Look, it’s not going to happen.  

I’m sure you are wrong on this, I said, people get married in planes and boats all the time.  

Sort of, said the official, most people get the legal part done on the ground and then have the ceremony in the air.  

That’s lying, I said.  

Maybe, said the official, but it’s legal.  

So, I said, we register the marriage on the ground and then do the fancy bit in the air?

You’ve got it, he said.  

Fuck that, I said, we can’t sell that, it’s a sham.  

Sorry, said a voice from the bar, but why can’t you just have the balloon tied to the ground while the ceremony is going on?  

I looked up to the source of the voice.  Two women with short hair and flowing gowns were supping on pints of Oakham JHB watching the darts on the telly.  

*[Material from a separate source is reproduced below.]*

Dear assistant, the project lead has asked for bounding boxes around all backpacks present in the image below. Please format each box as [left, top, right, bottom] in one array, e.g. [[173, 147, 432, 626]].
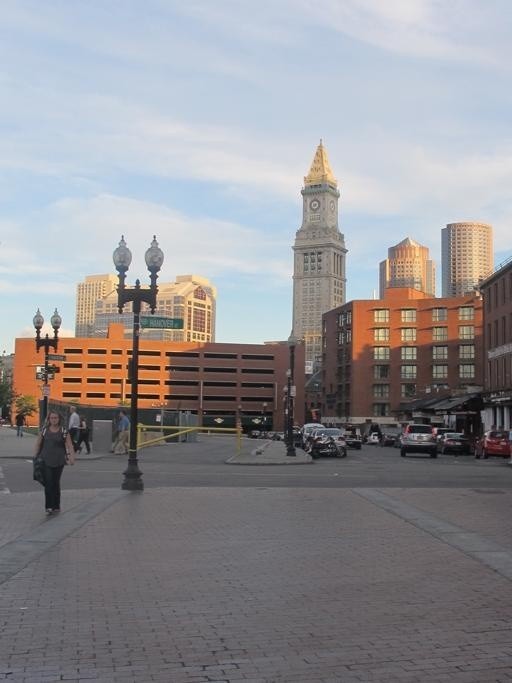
[[32, 455, 45, 486]]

Did one of you…? I asked, not sure who had spoken.  

It was me, said the woman on the left. I’m Taiwo, this is my sister Kehinde.  

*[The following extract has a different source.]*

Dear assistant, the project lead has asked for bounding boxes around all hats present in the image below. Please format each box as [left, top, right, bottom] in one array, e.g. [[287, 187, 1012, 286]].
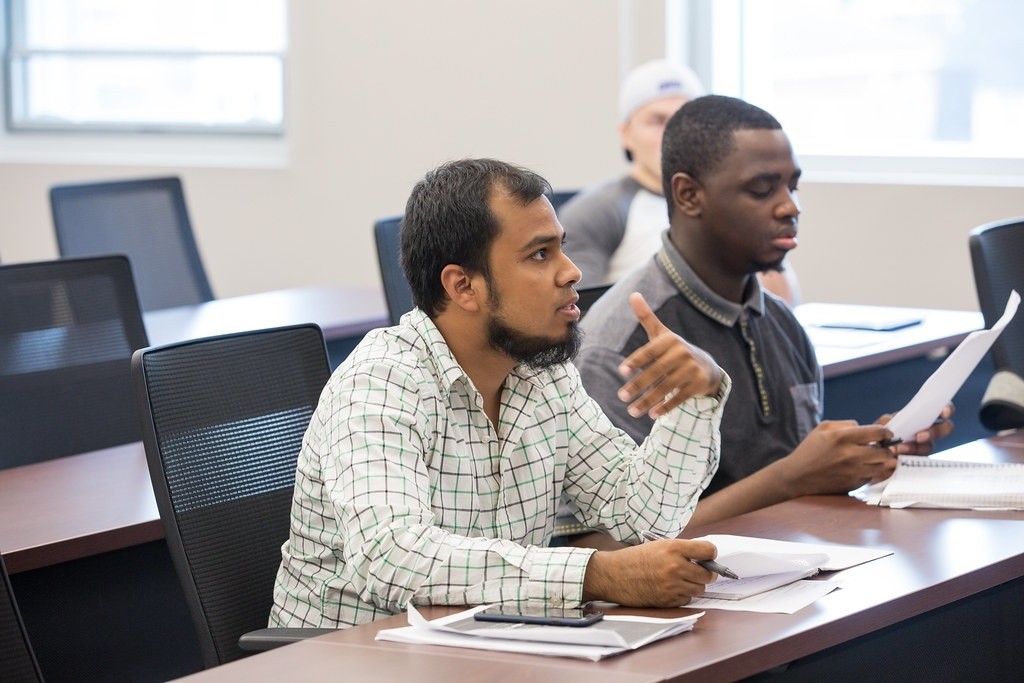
[[619, 59, 705, 165]]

I’m just here for the beer and darts, said Kehinde, not turning around.  

Would that work?  I asked the official.  

Would what work? He asked.  

If the balloon was tethered? I said.  

I suppose, said the official.  

Perfect, I said, and shook his hand. You get the paperwork and we’ll get the priest.  

There is no paperwork, he said.  

Then, why am I taking to you? I didn’t wait for a reply, instead moving to Taiwo.

Hush, she said, before I could speak, this is the final.  

I just wanted to-.  

Hush, said Kehinde.  

I only said that to shut you two up, whispered Taiwo. You were doing my box in and the solution was obvious, now quiet.  

I ordered three pints of Oakham and silently passed the two sisters theirs.  They nodded thanks without looking away from the darts.  After five minutes, Kehinde swore loudly.  Phil was robbed, she said.  

No, said Taiwo, Dennis deserved it.  

Ah, hush your mouth, I’m going out for a cigarette.  

You two look similar, I said to Taiwo.  

We’re twins, she replied.  

Pretty cool, I said.  

Not really, she said, sometimes I wish we’d never started this whole music thing, we end up in some right shit holes.  

You make music? I asked.  

Yeah, we’re doing a gig here in half an hour.  She swept her arm towards the corner where a band was setting up.  We’re the singers, she said.  

I think I’ll hang around, I said.  I did just that, and from the moment I heard the sisters sing Life’s Gone Down Low from their album Danger(1976) I knew they were something special.  After the gig I approached them and said, that was one of the best gigs I’ve ever been to.  

Thank you, said Taiwo.  

Is this fool still bothering you?  Said Kehinde, and we’ve been friends ever since.